(Dataset content):
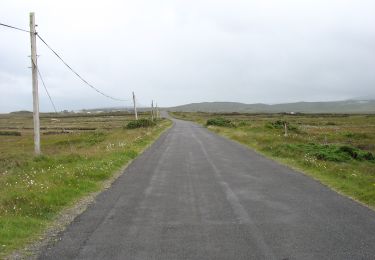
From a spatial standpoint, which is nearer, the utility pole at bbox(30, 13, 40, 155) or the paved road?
the paved road

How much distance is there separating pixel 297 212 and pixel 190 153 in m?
14.8

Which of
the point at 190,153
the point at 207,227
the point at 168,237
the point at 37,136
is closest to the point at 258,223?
the point at 207,227

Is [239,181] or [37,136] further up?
[37,136]

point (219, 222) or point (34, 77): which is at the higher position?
point (34, 77)

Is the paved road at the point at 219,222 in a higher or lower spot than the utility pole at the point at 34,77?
lower

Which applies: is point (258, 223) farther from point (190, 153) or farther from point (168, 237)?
point (190, 153)

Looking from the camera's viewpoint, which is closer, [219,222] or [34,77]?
[219,222]

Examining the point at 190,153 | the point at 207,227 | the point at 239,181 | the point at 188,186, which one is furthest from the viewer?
the point at 190,153

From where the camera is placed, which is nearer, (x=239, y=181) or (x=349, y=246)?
(x=349, y=246)

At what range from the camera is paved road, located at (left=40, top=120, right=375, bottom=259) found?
22.4ft

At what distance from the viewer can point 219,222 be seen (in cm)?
876

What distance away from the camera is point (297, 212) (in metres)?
9.68

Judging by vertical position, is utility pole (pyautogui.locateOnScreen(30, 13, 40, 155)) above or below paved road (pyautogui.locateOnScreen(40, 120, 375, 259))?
above

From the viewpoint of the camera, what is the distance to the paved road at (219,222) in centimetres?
684
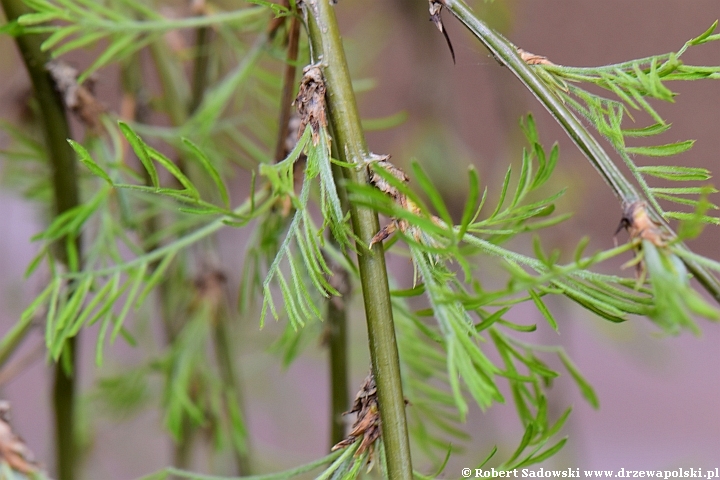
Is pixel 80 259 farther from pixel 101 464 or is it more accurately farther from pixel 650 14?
pixel 650 14

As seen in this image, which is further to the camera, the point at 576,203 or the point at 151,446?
the point at 151,446

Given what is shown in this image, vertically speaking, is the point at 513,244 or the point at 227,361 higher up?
the point at 513,244

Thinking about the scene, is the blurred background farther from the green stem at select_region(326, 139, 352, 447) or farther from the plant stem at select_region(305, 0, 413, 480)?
the plant stem at select_region(305, 0, 413, 480)

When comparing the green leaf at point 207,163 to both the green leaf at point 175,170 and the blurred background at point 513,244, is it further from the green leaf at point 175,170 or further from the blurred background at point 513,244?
the blurred background at point 513,244

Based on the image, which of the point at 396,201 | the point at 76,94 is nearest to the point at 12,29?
the point at 76,94

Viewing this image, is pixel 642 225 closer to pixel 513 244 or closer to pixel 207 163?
pixel 207 163

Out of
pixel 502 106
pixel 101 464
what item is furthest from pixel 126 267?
pixel 101 464
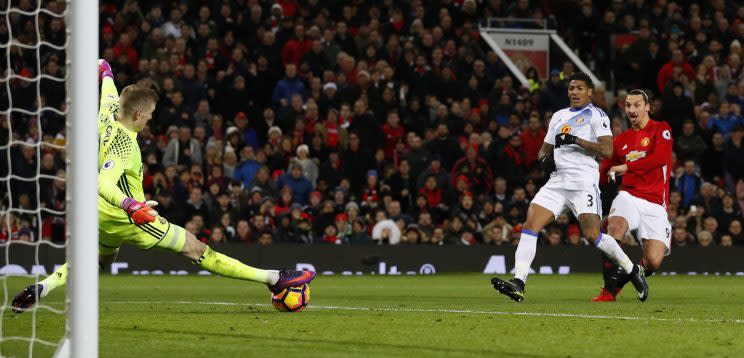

(Aim): Count the lines of the material above that contain the string "viewpoint", and reply with that number only.

(Response): 2